函館地方裁判所 事件番号不詳 決定
<表省略>
右被告人等に対する公職選挙法違反被告事件について、検察官から右被告人等の検察官司法警察員に対する各供述調書の証拠調の請求があったので、右請求のうち刑訴法三二二条関係について当裁判所は次のとおり決定する(各被告人相互補強として請求の分は、検察官から刑訴法三二一条一項二号の要件について意見の陳述がなされた後決定する)。
(裁判官 竹田稔)
別紙 一
本調書は被告人桜田が任意出頭の求めに応じて函館中央警察署に出頭し、未だ逮捕状を執行される以前に金野警部から取調べを受け作成されたものである。しかし、右取調の段階において弁護士橋本清次郎は、被告人(当時は被疑者)桜田の弁護人として選任手続をとり且つ必要な協議をなすべく、同警察署を訪ね、岡田警部補に対して同被告人との面接を求めたが、取調中を理由に面接を拒絶されたことが明らかである。憲法三四条刑訴法三〇条の保障する弁護人依頼権は単に弁護人を持つという形式的な権利でなく弁護人の援助を受け自己の利益を擁護する実質的な権利であり、殊に任意出頭の段階において、捜査機関が被疑者の取調べを理由に弁護人との面接を拒む合法的な根拠は全く存しない。任意の取調べであるといえ、被疑者は取調室にあって弁護人の来訪を知るべくもない。しかも、任意に退去しようとするならば、直ちに予め用意された逮捕状の執行を受けることは疑いの余地がない。橋本弁護士との面接を拒んだのは岡田警部補であって、取調官の金野警部ではないが、岡田警部補は金野警部の直属の部下であり、その指揮を受けて本件捜査に専従していたものであって、同一の捜査機関の行為として評価されるべきであり、又金野警部自身に被疑者との面接を求めても到底実現できなかったであろうことは、証人金野春三の供述から明らかである。従って本件調書は、弁護人との面接を妨げることによって被疑者の防禦権を不当に侵害した状況において違法に収集された証拠であって、その瑕疵の重大性に鑑み,証拠能力を有しないというべきである。
別紙 二
1 黙秘権が正当に告知されていない。むしろ黙秘権を行使することを妨げ、或は行使することが不利益を招くと考えさせるような告知をしている。

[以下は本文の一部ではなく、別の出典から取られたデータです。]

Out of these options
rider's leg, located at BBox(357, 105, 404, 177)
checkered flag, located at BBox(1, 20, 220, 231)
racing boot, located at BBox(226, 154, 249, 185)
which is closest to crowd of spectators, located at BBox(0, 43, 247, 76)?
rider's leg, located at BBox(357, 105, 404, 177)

2 被疑者が否認し、或は捜査官の意図に反する供述をすると大声で叱りつけたり、どなりつけるなどの尋問方法を用いている。
3 証人岡田清松の供述には他の証拠に照らし明らかに虚偽と認められる点があり、取調状況全般にわたり事実を歪曲して供述している疑いが強い。
4 岡田警部補はこれまでに自白を得るためには手段を選ばない取調方法を用いたことがあり、従来の取調態度、その性格、捜査観などからみて、本件においてもかなり強引な自白偏重の捜査を行なったものと考えられる。
以上の諸点からして岡田警部補が被告人の供述するような状況において、被告人を心理的に圧迫し自白を強要した疑いが強く、その結果なされた自白は任意にされたものでない疑のある自白にあたる。